I’m newly married to a youth pastor. He is a wonderful man and I am madly in love with him. I’m just not so sure that I’m madly in love with being a pastor’s wife. I want to support him, but this is not exactly what I had in mind when I dreamed about our future together. I’m finding myself frustrated all the time- frustrated with teenagers, frustrated with church people, frustrated with our finances, and frustrated with our lack of time together. When I said “I do”, I didn’t sign up for this.
I don’t really want to say this but the reality of your situation is that when you said “I do”, you did sign up for this kind of life. Church people, teenagers, and financial struggles all come along with the “married-to-a-youth pastor” package.
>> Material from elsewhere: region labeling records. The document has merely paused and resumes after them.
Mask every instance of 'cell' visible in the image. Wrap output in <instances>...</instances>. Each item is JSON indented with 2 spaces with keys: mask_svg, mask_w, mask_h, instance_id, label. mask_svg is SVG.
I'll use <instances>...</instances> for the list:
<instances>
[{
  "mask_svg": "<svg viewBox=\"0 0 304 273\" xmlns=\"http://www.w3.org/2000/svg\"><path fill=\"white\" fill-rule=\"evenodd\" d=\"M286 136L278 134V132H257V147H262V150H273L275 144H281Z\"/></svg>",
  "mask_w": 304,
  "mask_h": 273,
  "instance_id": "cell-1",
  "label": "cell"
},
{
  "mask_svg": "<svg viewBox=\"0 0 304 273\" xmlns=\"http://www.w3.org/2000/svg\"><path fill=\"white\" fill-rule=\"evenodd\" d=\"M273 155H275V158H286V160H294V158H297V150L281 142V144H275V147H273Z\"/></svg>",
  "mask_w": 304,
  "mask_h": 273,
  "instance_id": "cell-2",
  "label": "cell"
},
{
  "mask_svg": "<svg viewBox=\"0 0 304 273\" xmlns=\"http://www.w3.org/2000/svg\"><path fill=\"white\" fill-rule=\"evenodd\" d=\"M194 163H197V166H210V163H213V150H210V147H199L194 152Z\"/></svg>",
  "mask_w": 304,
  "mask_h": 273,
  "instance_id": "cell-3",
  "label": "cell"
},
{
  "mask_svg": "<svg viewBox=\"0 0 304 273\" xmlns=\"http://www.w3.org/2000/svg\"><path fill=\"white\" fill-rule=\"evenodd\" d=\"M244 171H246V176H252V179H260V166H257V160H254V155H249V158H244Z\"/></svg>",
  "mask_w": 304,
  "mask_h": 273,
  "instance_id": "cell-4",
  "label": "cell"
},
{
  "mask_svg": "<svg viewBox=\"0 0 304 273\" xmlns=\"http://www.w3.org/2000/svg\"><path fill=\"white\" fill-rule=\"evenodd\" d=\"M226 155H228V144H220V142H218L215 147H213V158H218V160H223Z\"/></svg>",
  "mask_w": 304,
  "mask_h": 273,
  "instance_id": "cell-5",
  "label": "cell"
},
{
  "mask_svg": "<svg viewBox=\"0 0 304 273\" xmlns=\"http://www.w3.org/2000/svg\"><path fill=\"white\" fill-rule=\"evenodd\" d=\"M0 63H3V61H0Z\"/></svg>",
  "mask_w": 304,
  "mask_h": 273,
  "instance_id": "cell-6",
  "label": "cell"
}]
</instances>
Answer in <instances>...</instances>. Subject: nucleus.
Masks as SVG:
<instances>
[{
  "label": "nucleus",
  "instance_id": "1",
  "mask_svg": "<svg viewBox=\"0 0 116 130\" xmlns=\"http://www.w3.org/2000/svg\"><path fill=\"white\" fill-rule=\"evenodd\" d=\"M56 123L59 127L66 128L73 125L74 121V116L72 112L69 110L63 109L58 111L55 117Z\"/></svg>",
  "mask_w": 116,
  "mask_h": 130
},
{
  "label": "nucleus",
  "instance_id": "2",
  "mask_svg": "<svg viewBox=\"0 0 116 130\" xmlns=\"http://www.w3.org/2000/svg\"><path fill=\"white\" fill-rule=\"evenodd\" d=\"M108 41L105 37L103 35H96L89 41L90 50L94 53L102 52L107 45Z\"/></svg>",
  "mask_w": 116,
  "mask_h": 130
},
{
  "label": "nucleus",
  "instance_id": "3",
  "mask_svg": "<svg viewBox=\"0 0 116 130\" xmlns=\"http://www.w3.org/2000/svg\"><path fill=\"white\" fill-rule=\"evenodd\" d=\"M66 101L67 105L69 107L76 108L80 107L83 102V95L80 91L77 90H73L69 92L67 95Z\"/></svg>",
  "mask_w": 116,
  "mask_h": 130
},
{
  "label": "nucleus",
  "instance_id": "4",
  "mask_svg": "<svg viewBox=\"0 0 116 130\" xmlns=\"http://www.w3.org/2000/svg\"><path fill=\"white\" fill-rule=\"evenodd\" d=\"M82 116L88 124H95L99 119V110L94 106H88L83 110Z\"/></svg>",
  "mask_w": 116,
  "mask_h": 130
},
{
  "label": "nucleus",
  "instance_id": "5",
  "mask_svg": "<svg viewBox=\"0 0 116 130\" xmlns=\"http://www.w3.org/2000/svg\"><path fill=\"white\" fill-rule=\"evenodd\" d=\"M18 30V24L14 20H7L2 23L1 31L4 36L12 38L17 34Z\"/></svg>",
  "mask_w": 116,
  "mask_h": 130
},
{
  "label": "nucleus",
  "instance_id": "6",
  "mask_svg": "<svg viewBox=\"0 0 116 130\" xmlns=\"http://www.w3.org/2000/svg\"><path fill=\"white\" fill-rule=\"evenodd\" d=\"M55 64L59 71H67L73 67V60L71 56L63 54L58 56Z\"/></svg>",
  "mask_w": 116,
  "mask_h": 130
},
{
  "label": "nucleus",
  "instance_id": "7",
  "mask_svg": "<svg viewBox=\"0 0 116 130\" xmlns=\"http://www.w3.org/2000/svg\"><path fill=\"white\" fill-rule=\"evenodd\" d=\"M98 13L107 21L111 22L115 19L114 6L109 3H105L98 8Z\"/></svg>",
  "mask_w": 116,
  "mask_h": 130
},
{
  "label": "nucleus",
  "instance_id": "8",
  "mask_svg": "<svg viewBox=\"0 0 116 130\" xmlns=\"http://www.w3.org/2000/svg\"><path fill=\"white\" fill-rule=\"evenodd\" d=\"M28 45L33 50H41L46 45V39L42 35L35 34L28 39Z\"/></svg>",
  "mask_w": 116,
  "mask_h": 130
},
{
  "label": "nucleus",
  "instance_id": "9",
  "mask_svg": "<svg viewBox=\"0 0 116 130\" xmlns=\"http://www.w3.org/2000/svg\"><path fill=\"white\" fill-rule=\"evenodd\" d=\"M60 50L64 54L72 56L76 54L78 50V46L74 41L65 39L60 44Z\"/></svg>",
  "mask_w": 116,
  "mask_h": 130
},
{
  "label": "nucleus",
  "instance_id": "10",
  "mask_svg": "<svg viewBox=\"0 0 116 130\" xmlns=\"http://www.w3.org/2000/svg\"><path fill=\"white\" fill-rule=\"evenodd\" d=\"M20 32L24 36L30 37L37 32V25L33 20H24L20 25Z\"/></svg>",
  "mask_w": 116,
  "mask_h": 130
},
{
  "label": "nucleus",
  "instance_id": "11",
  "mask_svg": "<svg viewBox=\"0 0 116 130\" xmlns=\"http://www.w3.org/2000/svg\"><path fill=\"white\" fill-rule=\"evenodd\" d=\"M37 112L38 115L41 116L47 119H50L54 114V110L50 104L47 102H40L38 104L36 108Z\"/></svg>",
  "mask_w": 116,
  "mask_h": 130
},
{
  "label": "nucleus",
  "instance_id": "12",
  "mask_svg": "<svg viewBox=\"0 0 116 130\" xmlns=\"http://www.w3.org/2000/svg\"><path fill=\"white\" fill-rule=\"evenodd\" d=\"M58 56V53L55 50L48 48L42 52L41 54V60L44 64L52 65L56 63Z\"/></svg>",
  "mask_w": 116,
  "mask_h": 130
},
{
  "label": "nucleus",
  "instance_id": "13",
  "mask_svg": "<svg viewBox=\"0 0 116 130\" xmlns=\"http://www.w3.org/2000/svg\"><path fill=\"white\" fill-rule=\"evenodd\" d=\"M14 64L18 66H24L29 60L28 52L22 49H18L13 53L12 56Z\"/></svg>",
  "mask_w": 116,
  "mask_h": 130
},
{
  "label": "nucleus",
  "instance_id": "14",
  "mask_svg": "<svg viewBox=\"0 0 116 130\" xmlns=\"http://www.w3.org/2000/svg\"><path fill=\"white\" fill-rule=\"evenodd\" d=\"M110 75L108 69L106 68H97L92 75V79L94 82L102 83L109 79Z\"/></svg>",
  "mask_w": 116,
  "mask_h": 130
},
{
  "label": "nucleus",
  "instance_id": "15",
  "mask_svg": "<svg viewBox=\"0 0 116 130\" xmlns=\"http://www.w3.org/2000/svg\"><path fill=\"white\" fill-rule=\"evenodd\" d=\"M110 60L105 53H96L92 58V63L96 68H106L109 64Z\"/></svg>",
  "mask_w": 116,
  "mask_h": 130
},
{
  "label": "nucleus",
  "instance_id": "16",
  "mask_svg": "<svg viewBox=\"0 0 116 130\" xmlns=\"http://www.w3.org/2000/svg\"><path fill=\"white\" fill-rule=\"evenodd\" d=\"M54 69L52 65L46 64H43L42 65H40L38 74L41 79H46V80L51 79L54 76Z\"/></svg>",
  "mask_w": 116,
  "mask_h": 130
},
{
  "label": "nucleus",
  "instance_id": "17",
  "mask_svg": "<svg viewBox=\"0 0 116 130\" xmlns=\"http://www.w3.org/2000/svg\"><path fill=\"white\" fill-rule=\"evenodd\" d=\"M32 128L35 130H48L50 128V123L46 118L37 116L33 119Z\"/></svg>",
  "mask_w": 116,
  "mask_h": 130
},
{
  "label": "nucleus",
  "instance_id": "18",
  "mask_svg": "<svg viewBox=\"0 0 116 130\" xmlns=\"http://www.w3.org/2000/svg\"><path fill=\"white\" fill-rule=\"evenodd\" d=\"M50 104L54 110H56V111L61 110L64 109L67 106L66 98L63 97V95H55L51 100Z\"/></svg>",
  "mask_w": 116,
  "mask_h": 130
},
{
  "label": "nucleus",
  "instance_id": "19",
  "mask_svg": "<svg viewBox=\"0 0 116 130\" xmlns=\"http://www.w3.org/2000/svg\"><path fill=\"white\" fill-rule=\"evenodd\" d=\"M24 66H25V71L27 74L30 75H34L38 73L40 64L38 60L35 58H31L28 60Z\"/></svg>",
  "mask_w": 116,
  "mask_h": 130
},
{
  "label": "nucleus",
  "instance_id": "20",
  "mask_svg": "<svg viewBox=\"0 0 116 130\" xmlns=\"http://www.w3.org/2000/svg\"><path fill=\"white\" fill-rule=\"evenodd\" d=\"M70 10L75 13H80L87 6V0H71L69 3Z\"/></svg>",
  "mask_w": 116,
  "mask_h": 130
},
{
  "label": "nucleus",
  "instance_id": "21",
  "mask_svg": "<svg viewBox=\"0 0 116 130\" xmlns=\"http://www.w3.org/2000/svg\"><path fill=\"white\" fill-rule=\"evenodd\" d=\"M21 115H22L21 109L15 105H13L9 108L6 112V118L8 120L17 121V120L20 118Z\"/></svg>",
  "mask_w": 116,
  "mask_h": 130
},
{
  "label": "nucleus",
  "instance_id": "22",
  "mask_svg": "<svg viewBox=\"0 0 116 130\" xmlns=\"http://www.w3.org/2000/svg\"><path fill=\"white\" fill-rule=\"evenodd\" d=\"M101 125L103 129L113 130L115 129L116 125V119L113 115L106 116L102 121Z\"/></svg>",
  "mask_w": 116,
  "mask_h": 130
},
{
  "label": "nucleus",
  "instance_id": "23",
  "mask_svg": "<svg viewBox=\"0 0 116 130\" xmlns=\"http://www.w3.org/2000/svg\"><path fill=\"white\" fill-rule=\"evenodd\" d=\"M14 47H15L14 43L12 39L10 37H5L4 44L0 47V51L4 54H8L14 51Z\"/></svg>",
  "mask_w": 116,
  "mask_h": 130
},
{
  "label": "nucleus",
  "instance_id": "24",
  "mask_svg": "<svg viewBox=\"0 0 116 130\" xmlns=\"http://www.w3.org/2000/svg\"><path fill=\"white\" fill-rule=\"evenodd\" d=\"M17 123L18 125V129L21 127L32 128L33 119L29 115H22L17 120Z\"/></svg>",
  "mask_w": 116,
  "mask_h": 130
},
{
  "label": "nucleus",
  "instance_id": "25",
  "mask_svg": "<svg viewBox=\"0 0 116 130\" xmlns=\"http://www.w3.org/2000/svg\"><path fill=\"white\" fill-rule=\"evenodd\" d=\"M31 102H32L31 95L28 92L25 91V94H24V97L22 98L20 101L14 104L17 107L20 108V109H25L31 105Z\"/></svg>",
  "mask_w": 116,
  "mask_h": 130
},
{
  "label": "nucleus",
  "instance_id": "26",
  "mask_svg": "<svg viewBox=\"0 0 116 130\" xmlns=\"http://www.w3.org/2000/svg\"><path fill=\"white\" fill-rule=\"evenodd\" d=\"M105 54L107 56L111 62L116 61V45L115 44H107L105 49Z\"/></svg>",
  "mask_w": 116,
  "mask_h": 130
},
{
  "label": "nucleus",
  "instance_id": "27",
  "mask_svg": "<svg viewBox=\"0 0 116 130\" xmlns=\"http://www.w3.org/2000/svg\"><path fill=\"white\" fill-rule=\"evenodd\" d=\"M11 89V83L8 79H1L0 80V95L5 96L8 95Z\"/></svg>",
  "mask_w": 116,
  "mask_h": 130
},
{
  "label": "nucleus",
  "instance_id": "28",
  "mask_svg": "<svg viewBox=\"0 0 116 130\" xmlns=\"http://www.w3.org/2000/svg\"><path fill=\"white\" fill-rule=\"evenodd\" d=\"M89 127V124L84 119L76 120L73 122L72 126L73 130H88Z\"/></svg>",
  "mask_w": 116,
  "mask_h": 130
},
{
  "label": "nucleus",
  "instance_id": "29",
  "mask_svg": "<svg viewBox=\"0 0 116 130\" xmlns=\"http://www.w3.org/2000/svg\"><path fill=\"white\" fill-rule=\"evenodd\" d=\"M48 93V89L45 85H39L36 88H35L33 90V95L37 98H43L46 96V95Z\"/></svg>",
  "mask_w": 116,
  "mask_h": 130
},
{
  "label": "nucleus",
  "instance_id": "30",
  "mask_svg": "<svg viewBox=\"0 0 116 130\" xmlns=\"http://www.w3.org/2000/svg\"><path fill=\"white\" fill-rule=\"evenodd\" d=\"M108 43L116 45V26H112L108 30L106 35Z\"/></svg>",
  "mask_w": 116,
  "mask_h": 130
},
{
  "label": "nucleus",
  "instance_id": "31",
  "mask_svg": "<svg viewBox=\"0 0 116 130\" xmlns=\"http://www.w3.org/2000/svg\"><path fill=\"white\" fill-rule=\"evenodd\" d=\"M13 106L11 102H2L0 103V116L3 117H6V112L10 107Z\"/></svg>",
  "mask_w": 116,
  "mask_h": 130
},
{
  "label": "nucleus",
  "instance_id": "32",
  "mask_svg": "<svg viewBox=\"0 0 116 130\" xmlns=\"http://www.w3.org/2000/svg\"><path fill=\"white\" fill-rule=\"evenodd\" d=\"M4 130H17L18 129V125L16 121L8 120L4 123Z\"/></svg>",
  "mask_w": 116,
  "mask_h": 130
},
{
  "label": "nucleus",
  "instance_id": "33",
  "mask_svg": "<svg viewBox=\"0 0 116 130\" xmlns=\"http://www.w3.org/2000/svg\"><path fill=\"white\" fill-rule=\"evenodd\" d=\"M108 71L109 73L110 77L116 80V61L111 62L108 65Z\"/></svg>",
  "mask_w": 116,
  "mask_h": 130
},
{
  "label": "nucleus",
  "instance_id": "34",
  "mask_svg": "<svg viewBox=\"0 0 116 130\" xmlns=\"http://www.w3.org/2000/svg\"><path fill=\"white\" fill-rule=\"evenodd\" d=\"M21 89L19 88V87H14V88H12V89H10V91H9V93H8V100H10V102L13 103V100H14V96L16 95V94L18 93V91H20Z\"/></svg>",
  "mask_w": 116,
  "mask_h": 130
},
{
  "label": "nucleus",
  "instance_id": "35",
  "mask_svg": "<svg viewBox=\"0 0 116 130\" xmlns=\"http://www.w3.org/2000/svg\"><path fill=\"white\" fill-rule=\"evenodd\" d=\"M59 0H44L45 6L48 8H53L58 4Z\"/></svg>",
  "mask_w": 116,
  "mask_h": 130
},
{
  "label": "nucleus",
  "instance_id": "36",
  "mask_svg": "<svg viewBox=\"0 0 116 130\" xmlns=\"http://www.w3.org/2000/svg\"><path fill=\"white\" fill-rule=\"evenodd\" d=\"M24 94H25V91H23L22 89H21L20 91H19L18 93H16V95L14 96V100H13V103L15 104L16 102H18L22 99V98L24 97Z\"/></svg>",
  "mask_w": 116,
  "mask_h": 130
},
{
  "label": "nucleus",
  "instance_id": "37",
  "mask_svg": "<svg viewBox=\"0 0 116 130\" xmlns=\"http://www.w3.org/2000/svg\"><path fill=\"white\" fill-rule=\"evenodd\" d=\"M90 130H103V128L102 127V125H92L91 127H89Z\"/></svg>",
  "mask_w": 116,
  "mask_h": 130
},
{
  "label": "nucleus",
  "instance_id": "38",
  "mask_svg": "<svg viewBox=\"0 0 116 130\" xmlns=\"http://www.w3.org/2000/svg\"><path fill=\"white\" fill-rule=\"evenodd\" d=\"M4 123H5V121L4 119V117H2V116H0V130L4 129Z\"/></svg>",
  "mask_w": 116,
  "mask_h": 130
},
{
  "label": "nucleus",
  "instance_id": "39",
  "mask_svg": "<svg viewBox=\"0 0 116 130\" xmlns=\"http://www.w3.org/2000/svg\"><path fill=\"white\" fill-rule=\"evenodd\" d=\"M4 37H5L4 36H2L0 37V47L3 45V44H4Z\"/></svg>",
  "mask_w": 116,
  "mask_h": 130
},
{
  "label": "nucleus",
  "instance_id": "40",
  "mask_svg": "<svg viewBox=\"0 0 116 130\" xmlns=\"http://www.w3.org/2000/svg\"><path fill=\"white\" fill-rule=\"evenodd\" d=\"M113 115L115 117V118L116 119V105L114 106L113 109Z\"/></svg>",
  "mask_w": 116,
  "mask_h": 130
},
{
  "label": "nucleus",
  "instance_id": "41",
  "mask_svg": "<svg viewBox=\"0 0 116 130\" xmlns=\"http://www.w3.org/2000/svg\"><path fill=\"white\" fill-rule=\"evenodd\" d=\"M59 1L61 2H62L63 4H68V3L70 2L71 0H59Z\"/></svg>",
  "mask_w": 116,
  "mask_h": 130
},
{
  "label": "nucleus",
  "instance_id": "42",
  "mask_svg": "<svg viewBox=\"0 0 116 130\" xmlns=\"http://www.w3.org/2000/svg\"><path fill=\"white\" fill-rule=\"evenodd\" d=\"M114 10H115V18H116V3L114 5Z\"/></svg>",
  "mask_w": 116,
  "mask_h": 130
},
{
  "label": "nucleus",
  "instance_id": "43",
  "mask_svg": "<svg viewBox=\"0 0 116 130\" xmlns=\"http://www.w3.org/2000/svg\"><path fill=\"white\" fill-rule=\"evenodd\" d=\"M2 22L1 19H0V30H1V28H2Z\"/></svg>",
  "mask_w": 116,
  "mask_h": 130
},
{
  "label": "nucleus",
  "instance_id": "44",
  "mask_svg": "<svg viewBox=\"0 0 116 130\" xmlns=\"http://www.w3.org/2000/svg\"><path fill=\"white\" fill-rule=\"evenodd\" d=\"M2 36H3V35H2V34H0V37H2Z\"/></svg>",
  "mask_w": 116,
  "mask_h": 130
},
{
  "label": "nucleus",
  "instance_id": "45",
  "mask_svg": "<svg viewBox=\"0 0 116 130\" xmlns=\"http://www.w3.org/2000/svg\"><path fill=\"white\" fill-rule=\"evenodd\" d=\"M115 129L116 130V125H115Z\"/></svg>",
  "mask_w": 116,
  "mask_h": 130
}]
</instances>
However, while you do have to live with the lifestyle, you don’t have to live with the frustration.
Some tips that might help:
1)Set your boundaries. As a newlywed, this is a great time in your life to establish some strong boundaries between your personal life and the youth ministry. My guess from your letter is that your personal life and your public life have been blending together. Spend some time with your husband talking about how you are going to define your family life and how much of your private time you are going to share with ministry. Regularly schedule time that is “ministry free”. Yes, actually put it on his schedule. If you don’t, someone else will fill that time for him.
2)Find a mentor. This does not necessarily have to be another pastor’s wife. Choose someone who lives a very busy lifestyle and successfully maintains a close loving relationship with her husband. Get to know her and search for the tools that make her marriage work.
3)Live on love! I Peter 4:8 says “Above all, love each other deeply, because love covers a multitude of sins.” This not only goes for you and your husband, but for church people, too. Focusing on the “why” behind your sacrifice of time, money, and privacy will go a long way to helping you deal with the daily frustrations of ministry life. Ask God to help you love these people the way that He loves them despite their faults.